The problem
I have a dataset with 4 numeric features and 1000 datapoints. The distribution of the values is unknown (numpy randint generates uniform ints, but this is just for the purpose of illustration). Given new datapoint (4 numbers) I want to find what is the cumulative probability (single number) of this specific datapoint.
import numpy as np
data = np.random.randint(1, 100, size=(1000, 4))
array([[28, 52, 91, 66],
[78, 94, 95, 12],
[60, 63, 43, 37],
...,
[81, 68, 45, 46],
[14, 38, 91, 46],
[37, 51, 68, 97]])
new_data = np.random.randint(1, 100, size=(1, 4))
array([[75, 24, 39, 94]])
I've tried:
Scipy
Can estimate pdf, do not know how to estimate cumulative probability. Possible ways are monte-carlo sim or integration (scipy.integrate.nquad) which is too slow for my case Integrate 2D kernel density estimate.
import scipy.stats
kde = scipy.stats.gaussian_kde(data.T)
kde.pdf(new_data)
Scikit-learn
Same as above, do not know how to estimate cumulative probability.
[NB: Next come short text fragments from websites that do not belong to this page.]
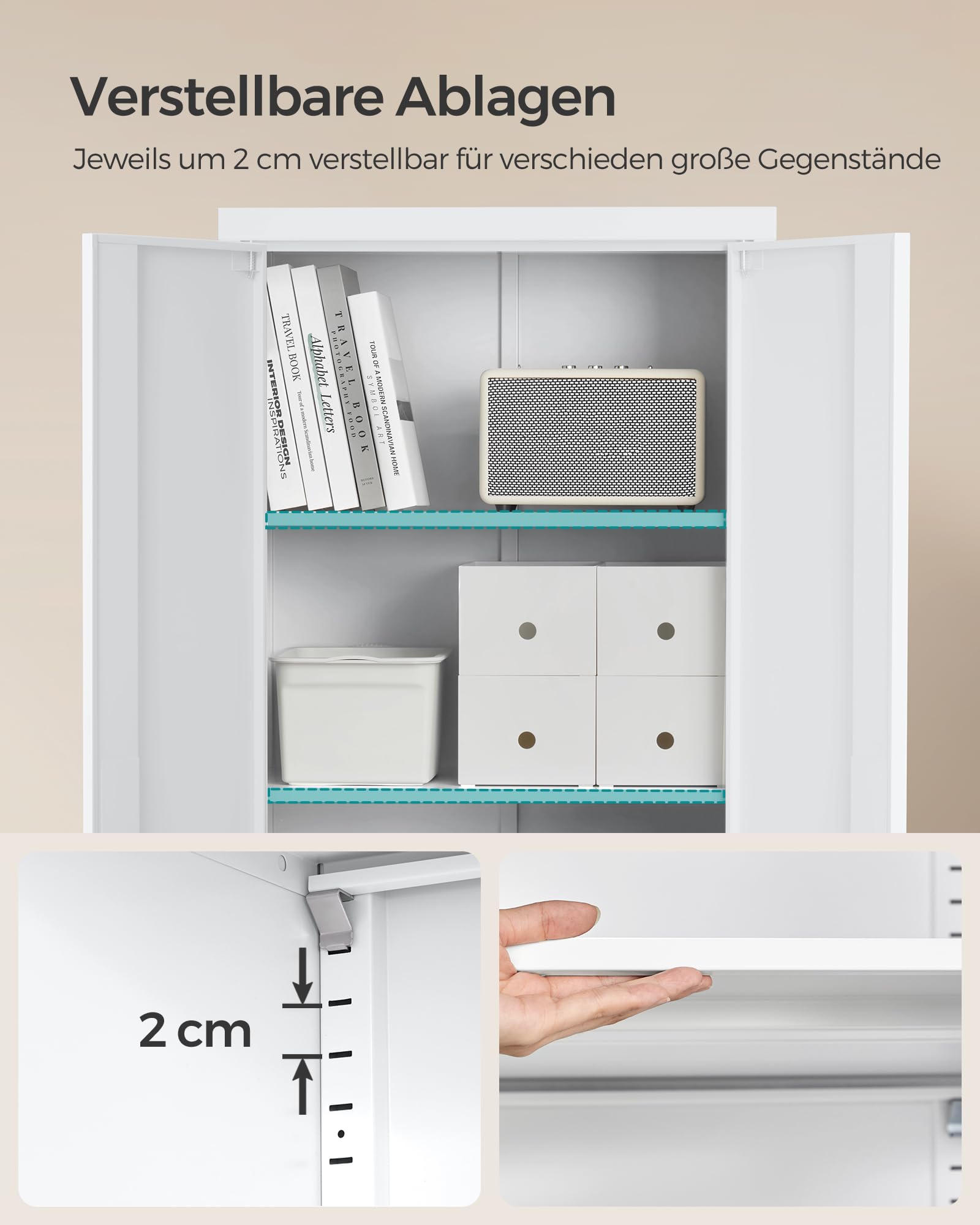 SONGMICS Aktenschrank, Mehrzweckschrank, Aufbewahrungsschrank, 5 Ebenen, 40 x 60 x 180 cm, Doppeltüren, Schloss, Werkzeug, verstellbare Ablagen, Garage, Büro, Wohnzimmer, mattweiß OMC014W01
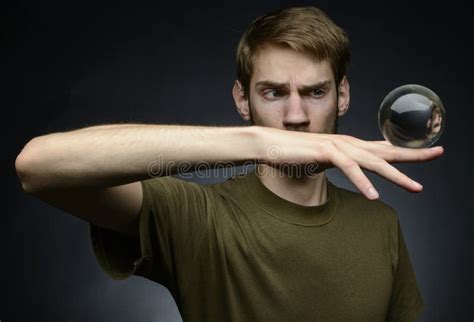 Holding A Crystal Ball Stock Image Image Of Indoor Mystic 47871823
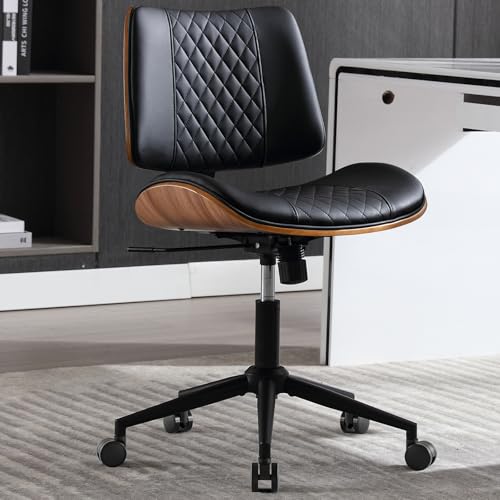 BERYTH Home Office Chair No Arms with Wheels, Adjustable Height Small Desk Chair, PU Leather Mid...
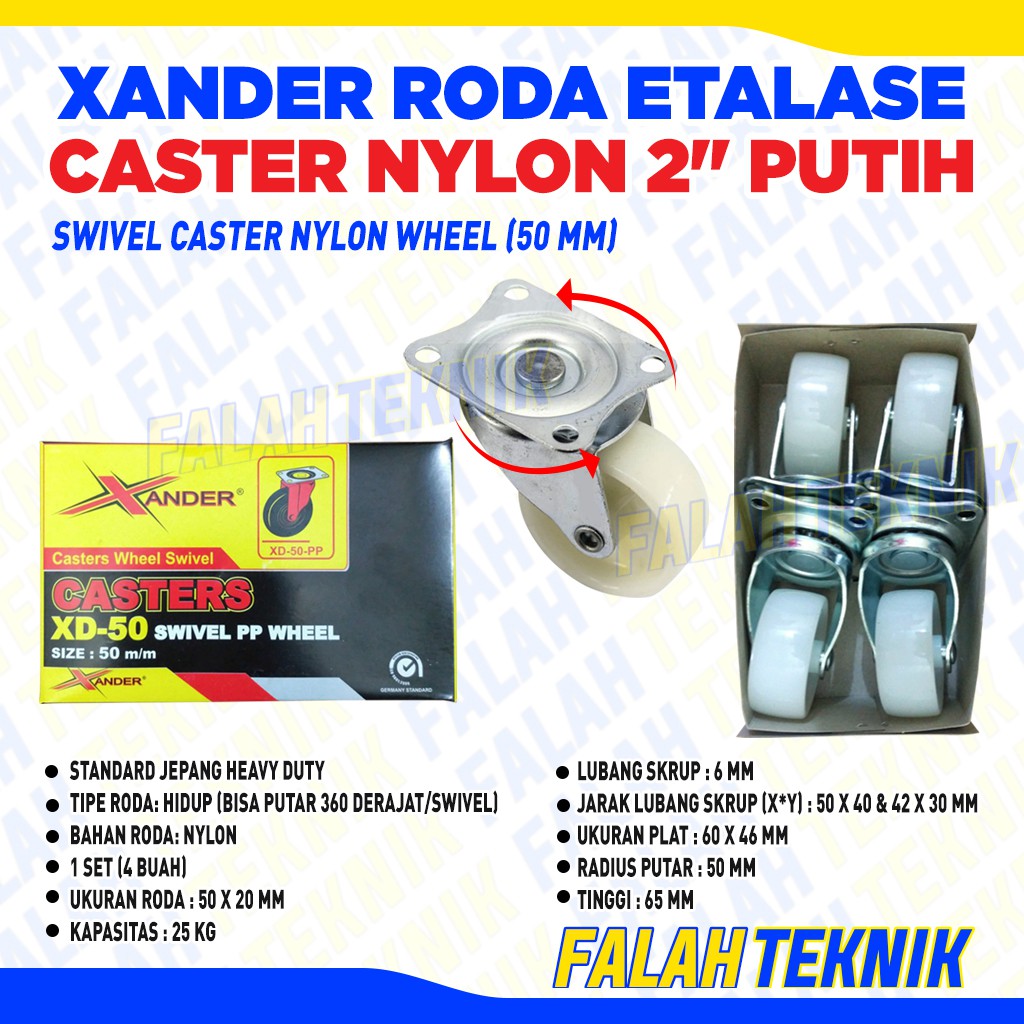 Promo Roda Etalase 2 Inch Roda Nilon 2 Inch Roda Caster 1 Set Isi 4 Pcs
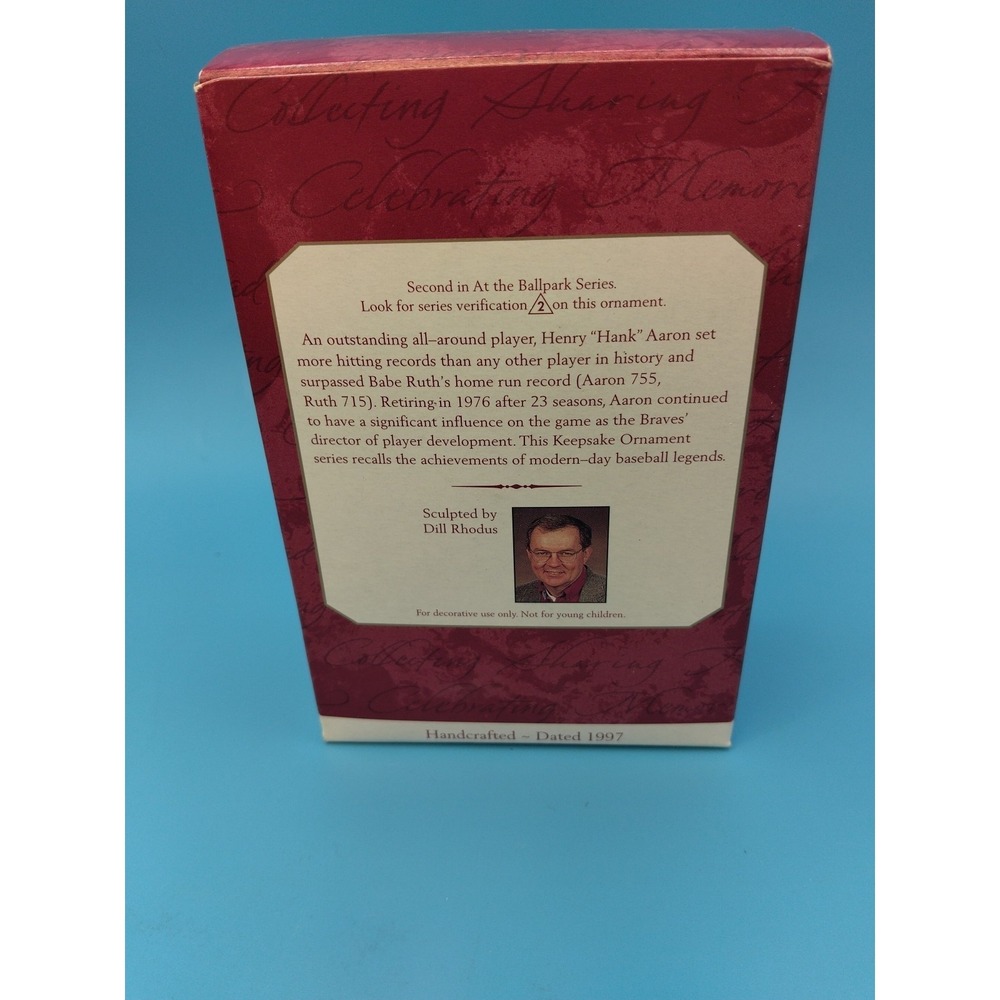 Hallmark Keepsake Christmas Ornament 1997 "Hank Aaron" Baseball - Picture 3 of 3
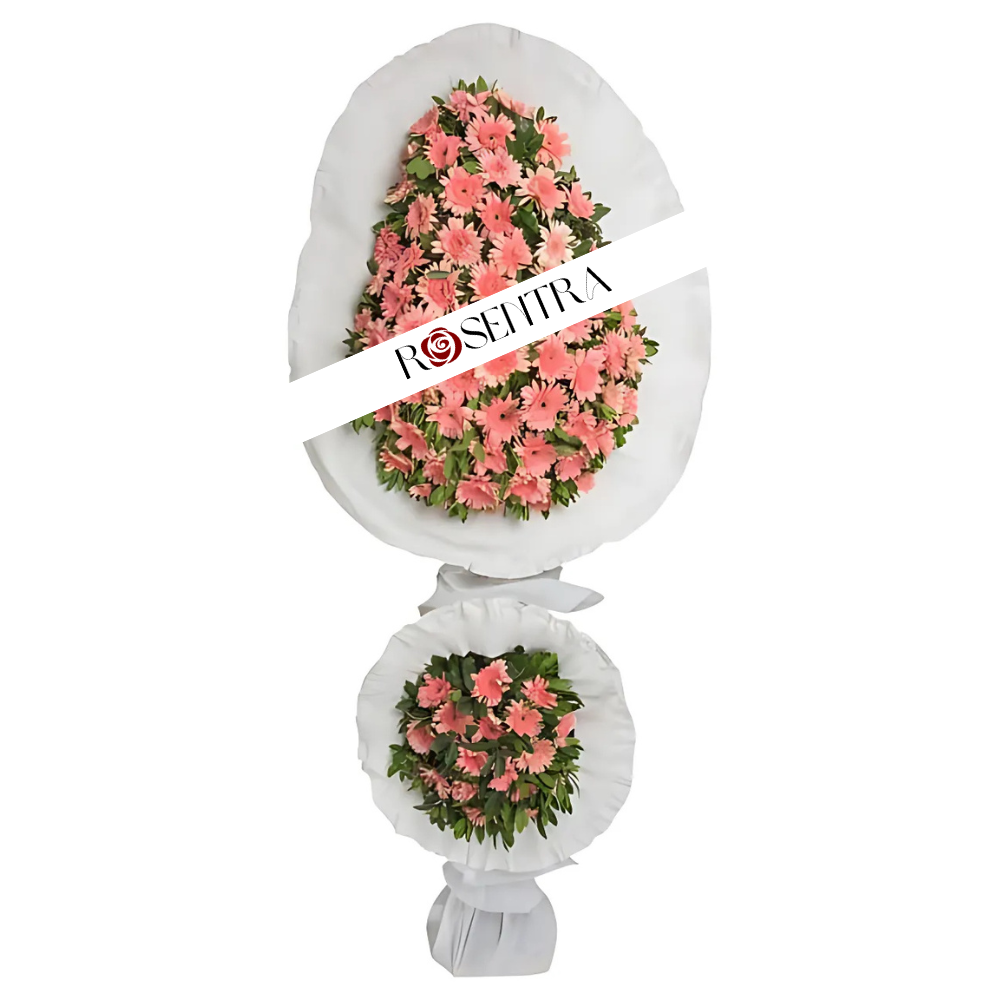 Pembe Gerberalar İki Katlı Çelenk - Rosentra | Premium Flowers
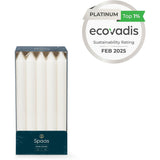 Pack of 10 Spaas Unscented Dinner Candles, ideal for creating a warm atmosphere with flickering flames and no scent.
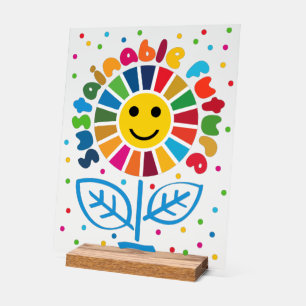SDG Executive Desk Sign - ESG Kantoor Motivator Acryl Bord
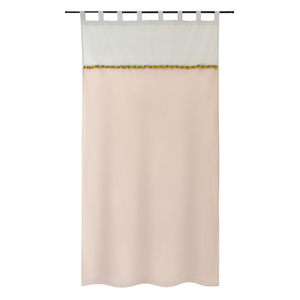 Штора из хлопка с помпонами бежево-серого цвета из коллекции essential, 150х290 см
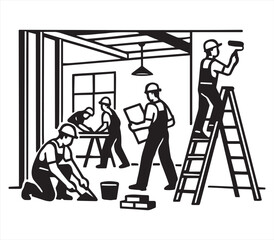 Interior Remodeling and Workplace Renovation Illustration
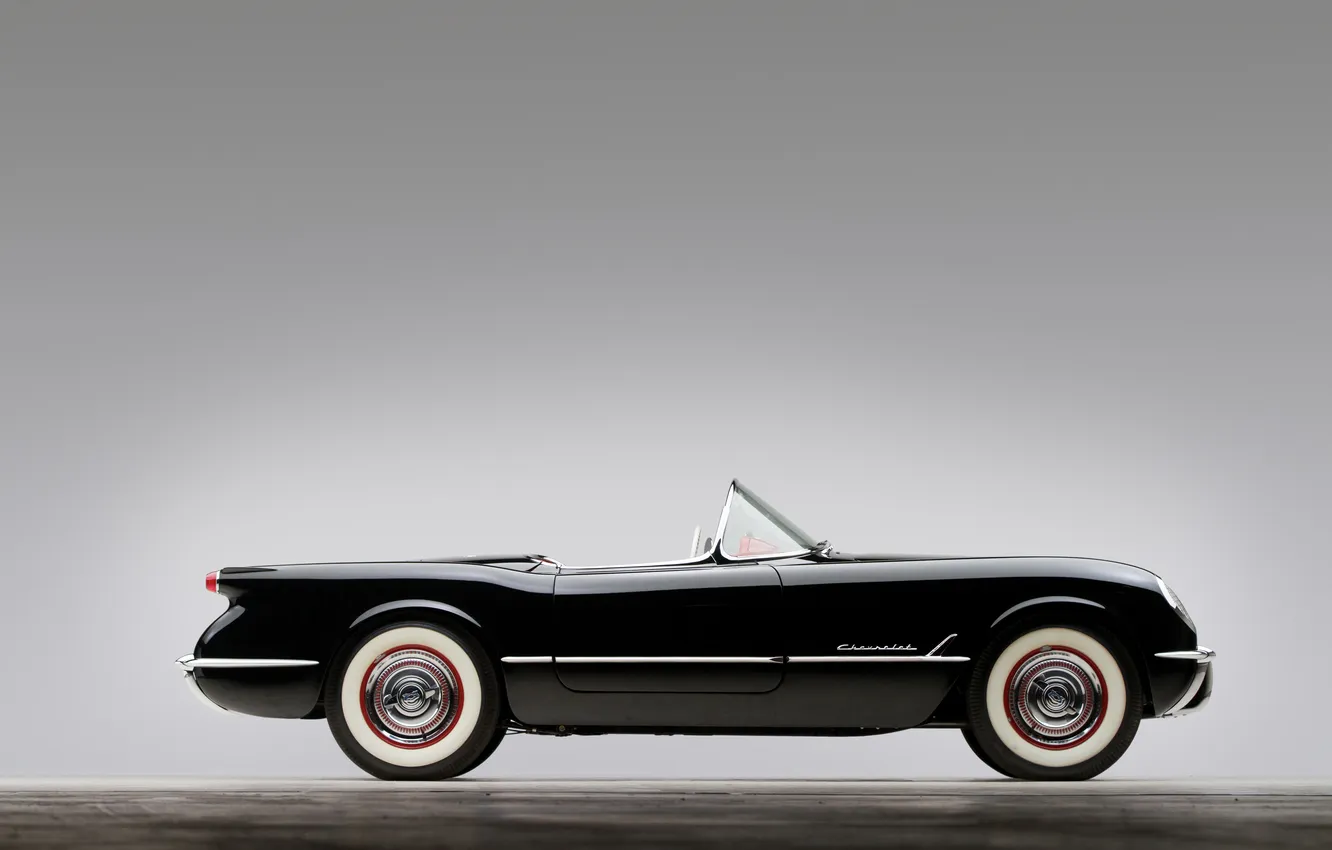 Photo wallpaper Corvette, Chevrolet, black, 1954, retro cars, Chevrolet Corvette Black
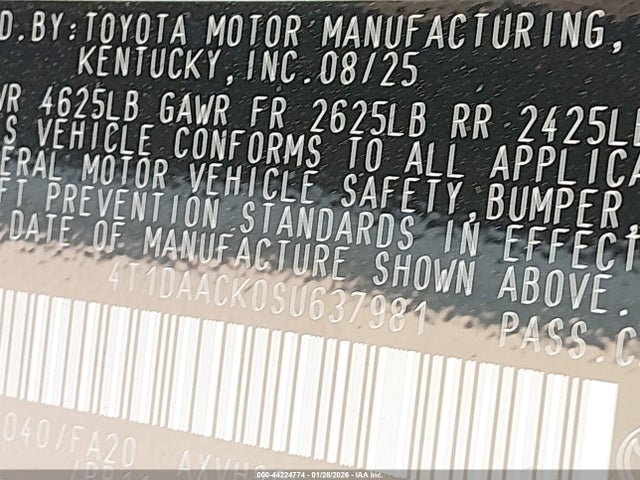 2025 TOYOTA CAMRY 4T1DAACK0SU637981 Photo 8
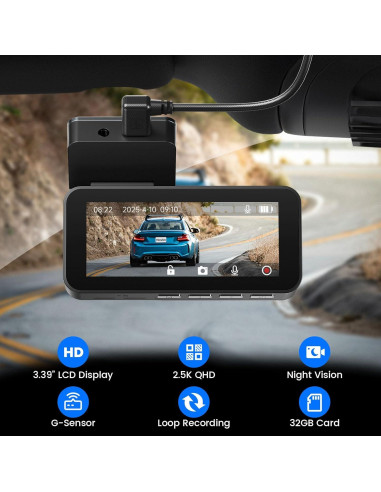 Cámara Dash 2.5K Yonvim con Pantalla IPS 3.39" y 32GB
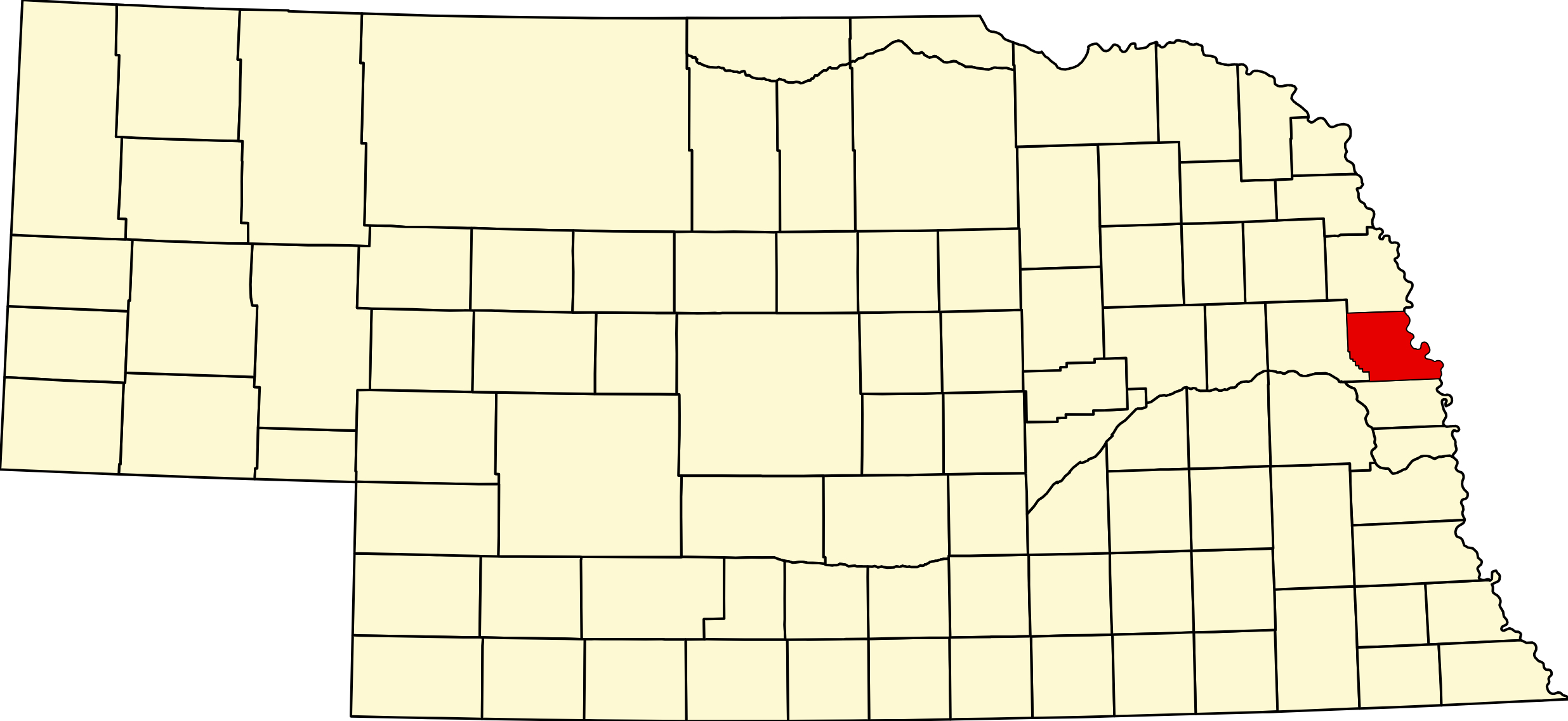 Map of Nebraska highlighting Washington County Nebraska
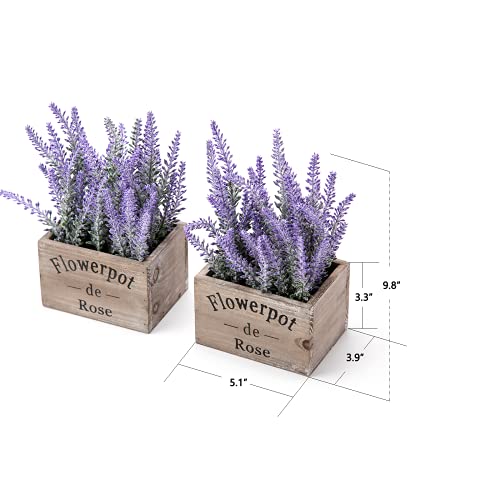 Velener 2pcs Purple Faux Lavender Flowers Wooden Box Plant Pot Decorations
from sklearn.neighbors import KernelDensity
model = KernelDensity()
model.fit(data)
np.exp(model.score_samples(new_data))
Statsmodels
Can not archive anything as this only accept 1d data.
from statsmodels.distributions.empirical_distribution import ECDF
ecdf = ECDF(data[:, 0])
ecdf(new_data[0][0])
The question is, is there a fast and efficient way to estimate cumulative probability of a 4-dimentional datapoint having the provided scipy or sklearn (preferably) models?
Am I moving in the right direction or is there a completely different way to solve this? Maybe variational autoencoders is the way to go? Are there simple ways to solve this?